I was awake for the film, asleep for the review. I started working on this yesterday, and I fell asleep while pressing the A button on the keyboard, I’m sure that would be an acceptable review. Everyone wants an A, especially a review that is nothing but the letter A. That’s like God level praise. Sadly, for John Travolta’s directorial debut, Propellor One way Night Coach, it isn’t an A.
I watched him do an interview at Cannes, and he seems like such a nice guy, and he’s so passionate about this project, that I think he just got too close. When you wrote the source material, the screenplay, and directed the film you financed using a slate of unknown actors your sister knows from Idaho, we’re in a whole new ballpark.
It isn’t that the story is bad, it is that it feels like an approximation of the human condition, as seen through an alien or artificial perspective. Travolta doesn’t know how to get what he needs or wants, and when it is literally all his, it really becomes a seeing the forst for the trees type thing. It’s a little like Francis Ford Coppola on Megalopolis, a film he spent decades trying to make before selling his assets and financing it himself. I get when you have an idea you think is epic, and no one else can touch it, but surround yourself with creatives who don’t just affirm you, they challenge you because they know what your’e capable of.

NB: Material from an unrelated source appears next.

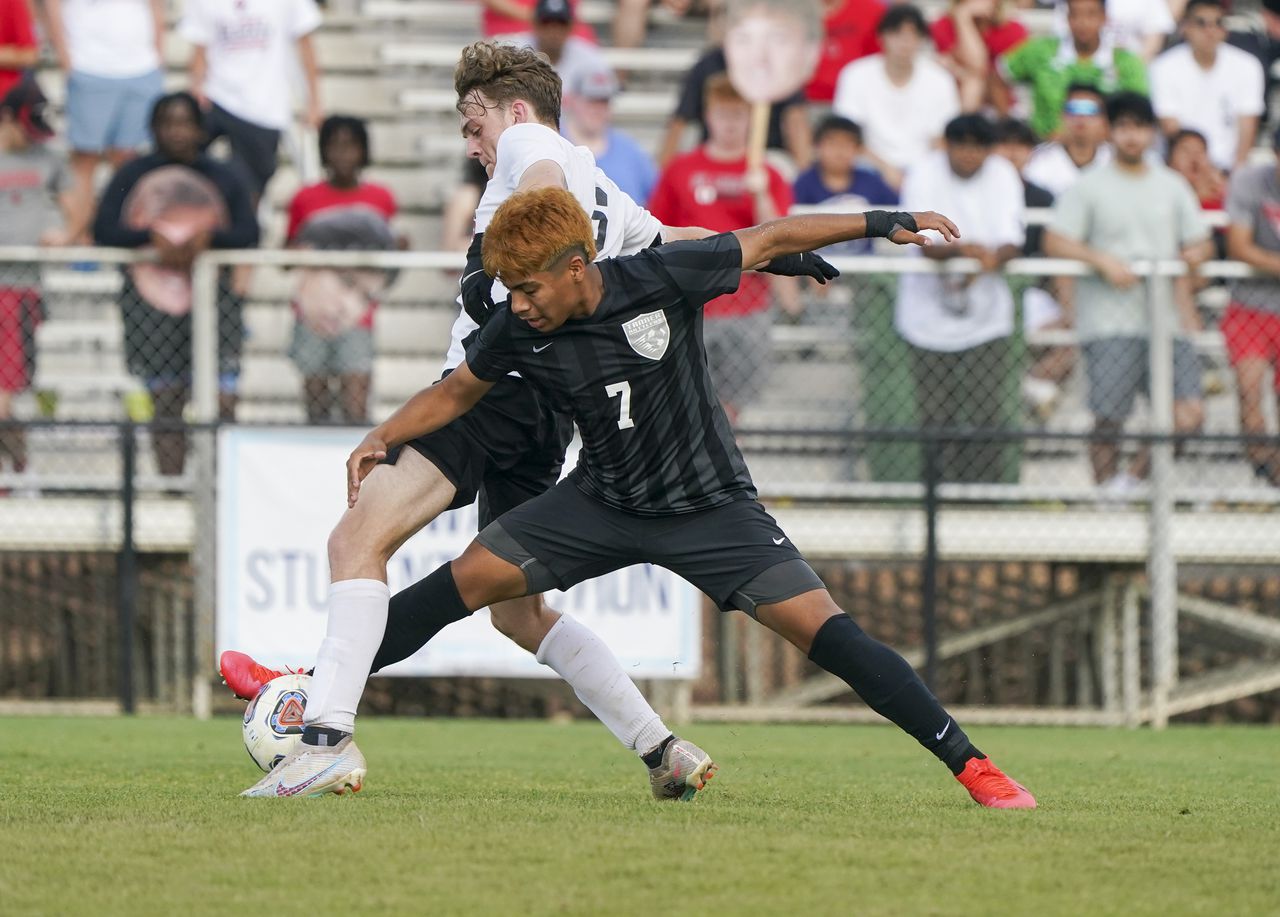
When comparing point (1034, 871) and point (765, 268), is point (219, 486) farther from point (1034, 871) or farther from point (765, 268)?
point (1034, 871)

It’s based on a novella Travolta wrote and read to his kids, but I think this would bore children. The core demo here are baby boomers, who remember smoking on airplanes, or at the very least, the existence of TWA. I’m not here to poke at the actors, all of whom I’m sure were stoked to do this. Normally, they’d end up in an indie that gets lost on the festival circuit and winds up on Tubi. They just stumbled into a high profile directorial debut, picked up by Apple, and given a Cannes platform due to Travolta’s award. It’s like having your kid drafted out of high school into the NGL as a starter. The amount of scrutiny is much higher, but if we also take a step back, we should acknowledge that this rarely happens. It is rare that a 61 minute film gets this much attention. Just annoyingly long enough to not be considered a short (AMPAS defines a short as 40 minutes or less), but short enough people won’t feel like they got their feature worth. Thank God it is on streaming.
It didn’t really work for me, and reminded me of better warm and fuzzy nostalgic trips like The Wonder Years and My Dog Skip. It isn’t offensively bad, but I do think Travolta should have maybe let a few more voices chime in during production. It was so adorable listening to the child lead of this be flabbergasted by the existence of Travolta. he didn’t know who he was, was told he was a big deal, and obviously someone showed him Grese. I think the kid is maybe 10, and considering his output in the last 10 years, Travolta hasn’t done much to bring in kids who aren’t catching Bolt on Disney Plus.
This does have audio description, which does boost the production design of the period, trying to capture the heavy flight down memory lane. I know Travolta loves to fly, and I feel for him with all the loss he’s gone through, but in the kindest way possible, this is a no for me.
Travolta is too close to this project, which holds it back from truly soaring.